WHAT YOU SHOULD DO
Write out exactly, please, the lines from the one containing "What is the distance from the camera position" to the end of the material.

Lines of data
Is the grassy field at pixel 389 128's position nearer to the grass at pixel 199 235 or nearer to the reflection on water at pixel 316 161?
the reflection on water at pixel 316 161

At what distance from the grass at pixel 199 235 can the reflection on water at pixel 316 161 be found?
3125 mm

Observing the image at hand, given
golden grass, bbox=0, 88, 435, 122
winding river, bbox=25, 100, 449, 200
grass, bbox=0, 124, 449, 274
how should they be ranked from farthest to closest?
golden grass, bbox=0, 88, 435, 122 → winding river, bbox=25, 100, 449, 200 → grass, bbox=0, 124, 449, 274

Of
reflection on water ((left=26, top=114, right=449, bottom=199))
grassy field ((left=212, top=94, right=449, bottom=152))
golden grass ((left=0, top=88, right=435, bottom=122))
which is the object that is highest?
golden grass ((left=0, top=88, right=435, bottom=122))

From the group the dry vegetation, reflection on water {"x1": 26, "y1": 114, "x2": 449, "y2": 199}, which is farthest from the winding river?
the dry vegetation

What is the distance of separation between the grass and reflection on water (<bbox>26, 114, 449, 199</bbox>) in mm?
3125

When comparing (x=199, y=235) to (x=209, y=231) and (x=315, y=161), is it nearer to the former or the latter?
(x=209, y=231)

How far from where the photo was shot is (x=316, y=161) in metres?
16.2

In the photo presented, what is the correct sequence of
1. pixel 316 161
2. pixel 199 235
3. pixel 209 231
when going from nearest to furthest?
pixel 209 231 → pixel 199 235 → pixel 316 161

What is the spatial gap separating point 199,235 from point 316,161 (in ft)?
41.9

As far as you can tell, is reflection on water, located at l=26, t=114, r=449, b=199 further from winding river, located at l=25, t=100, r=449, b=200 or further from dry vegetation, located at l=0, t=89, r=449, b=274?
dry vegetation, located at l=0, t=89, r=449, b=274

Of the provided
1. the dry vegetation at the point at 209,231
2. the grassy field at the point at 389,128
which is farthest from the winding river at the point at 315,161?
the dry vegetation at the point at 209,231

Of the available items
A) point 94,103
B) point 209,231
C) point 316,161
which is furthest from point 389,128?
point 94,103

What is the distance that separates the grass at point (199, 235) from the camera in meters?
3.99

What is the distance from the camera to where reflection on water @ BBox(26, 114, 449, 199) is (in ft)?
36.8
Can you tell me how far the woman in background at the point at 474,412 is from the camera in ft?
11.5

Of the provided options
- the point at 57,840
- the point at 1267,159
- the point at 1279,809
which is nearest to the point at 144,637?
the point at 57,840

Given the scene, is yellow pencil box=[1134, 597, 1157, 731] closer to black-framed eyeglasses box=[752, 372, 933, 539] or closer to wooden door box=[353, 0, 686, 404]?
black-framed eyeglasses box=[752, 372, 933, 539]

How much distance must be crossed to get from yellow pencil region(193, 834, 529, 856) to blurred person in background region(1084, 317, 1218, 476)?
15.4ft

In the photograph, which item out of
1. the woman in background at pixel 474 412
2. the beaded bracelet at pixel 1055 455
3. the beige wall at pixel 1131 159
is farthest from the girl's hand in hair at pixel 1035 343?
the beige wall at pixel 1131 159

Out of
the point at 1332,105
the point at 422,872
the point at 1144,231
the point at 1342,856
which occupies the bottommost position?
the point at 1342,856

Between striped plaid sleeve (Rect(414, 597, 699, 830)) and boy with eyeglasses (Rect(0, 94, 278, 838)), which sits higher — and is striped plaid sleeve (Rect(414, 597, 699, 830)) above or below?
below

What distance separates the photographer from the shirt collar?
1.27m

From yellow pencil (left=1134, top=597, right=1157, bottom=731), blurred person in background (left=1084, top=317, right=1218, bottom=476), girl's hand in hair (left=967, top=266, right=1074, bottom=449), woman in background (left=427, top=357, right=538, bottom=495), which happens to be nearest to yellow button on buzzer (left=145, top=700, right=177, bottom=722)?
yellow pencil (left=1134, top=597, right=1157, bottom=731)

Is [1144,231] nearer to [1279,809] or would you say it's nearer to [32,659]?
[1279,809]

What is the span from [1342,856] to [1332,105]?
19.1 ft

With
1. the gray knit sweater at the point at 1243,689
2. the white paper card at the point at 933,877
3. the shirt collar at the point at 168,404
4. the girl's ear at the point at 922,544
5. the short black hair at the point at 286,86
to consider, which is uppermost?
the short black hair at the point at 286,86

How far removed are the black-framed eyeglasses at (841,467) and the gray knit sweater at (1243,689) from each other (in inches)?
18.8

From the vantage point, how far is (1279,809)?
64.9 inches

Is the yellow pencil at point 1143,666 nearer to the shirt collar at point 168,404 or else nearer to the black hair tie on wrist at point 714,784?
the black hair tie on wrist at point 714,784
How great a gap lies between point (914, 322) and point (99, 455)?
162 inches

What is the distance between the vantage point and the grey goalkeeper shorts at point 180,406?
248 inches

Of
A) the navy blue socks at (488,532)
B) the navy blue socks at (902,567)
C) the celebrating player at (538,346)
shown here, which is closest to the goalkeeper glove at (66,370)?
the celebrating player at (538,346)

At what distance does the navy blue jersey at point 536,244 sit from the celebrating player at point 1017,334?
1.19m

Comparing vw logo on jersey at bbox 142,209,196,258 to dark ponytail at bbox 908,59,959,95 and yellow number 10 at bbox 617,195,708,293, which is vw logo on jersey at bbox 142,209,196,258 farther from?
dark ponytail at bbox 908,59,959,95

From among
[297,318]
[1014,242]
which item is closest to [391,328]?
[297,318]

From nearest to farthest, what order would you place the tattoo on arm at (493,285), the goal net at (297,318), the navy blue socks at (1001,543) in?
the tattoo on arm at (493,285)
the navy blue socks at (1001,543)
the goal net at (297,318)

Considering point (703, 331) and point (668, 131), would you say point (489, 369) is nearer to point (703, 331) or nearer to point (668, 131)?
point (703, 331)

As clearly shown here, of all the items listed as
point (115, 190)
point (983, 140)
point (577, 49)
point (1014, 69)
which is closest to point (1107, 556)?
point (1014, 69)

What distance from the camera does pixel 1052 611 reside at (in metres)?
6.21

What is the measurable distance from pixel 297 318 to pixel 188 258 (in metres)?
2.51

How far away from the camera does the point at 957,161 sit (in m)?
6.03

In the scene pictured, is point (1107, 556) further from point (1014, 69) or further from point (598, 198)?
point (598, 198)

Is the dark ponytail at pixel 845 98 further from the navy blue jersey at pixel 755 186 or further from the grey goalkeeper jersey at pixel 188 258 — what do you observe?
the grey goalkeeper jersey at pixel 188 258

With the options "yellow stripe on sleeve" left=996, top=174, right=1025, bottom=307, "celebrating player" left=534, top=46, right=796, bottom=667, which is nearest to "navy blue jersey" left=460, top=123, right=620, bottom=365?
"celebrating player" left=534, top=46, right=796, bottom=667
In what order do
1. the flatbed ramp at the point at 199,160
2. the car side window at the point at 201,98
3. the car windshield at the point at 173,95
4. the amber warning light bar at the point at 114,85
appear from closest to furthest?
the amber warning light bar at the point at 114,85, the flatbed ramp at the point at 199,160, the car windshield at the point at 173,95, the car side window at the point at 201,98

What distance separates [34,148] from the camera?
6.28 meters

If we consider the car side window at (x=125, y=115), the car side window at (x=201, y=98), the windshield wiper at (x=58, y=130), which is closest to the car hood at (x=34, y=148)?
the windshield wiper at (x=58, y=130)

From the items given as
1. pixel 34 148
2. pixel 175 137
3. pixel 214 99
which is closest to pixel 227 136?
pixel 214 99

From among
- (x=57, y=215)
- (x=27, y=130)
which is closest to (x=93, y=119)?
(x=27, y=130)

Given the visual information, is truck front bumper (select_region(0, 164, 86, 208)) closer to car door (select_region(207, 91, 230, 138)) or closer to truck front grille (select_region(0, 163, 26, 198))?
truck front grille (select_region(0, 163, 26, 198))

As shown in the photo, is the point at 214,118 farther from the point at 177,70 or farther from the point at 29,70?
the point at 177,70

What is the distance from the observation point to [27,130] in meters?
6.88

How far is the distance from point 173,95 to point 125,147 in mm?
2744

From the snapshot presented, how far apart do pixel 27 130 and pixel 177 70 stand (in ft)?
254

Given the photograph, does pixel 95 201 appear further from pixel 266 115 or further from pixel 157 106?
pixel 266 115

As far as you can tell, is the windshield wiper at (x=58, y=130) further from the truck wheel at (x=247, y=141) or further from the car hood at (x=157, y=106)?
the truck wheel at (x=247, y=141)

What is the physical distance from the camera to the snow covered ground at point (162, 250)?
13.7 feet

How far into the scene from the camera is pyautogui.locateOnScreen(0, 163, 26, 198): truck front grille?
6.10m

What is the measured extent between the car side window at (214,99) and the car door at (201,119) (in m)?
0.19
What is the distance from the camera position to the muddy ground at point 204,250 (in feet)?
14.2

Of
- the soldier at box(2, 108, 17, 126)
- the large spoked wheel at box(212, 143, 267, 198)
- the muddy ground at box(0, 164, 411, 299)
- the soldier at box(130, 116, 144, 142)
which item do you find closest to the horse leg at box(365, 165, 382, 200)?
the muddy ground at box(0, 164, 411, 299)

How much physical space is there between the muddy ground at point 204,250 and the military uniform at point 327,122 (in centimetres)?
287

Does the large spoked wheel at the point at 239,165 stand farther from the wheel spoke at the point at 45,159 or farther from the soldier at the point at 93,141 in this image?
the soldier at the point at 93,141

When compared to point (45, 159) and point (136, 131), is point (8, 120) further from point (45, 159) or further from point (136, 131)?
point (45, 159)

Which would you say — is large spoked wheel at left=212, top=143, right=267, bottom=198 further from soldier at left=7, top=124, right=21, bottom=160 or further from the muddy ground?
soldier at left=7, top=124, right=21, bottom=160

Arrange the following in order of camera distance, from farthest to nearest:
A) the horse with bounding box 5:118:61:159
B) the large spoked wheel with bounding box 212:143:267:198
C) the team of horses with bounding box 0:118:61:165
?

SOLUTION FOR THIS EXERCISE
What is the distance from the camera position to the muddy ground at point 204,250 (in feet)?
14.2

Of
- the soldier at box(2, 108, 17, 126)
- the large spoked wheel at box(212, 143, 267, 198)
- the muddy ground at box(0, 164, 411, 299)
- the soldier at box(130, 116, 144, 142)
which item do you find closest to the horse leg at box(365, 165, 382, 200)?
the muddy ground at box(0, 164, 411, 299)

How much physical space is there between the muddy ground at point 204,250 and the military uniform at point 327,122 (in centimetres)?
287

Does the large spoked wheel at the point at 239,165 stand farther from the wheel spoke at the point at 45,159 or farther from the soldier at the point at 93,141 in this image?
the soldier at the point at 93,141

When compared to point (45, 159) and point (136, 131), is point (8, 120) further from point (45, 159) or further from point (136, 131)?
point (45, 159)

Which would you say — is large spoked wheel at left=212, top=143, right=267, bottom=198 further from soldier at left=7, top=124, right=21, bottom=160 or further from the muddy ground?
soldier at left=7, top=124, right=21, bottom=160

Arrange the following in order of camera distance, from farthest to nearest:
A) the horse with bounding box 5:118:61:159
B) the large spoked wheel with bounding box 212:143:267:198
C) the team of horses with bounding box 0:118:61:165
?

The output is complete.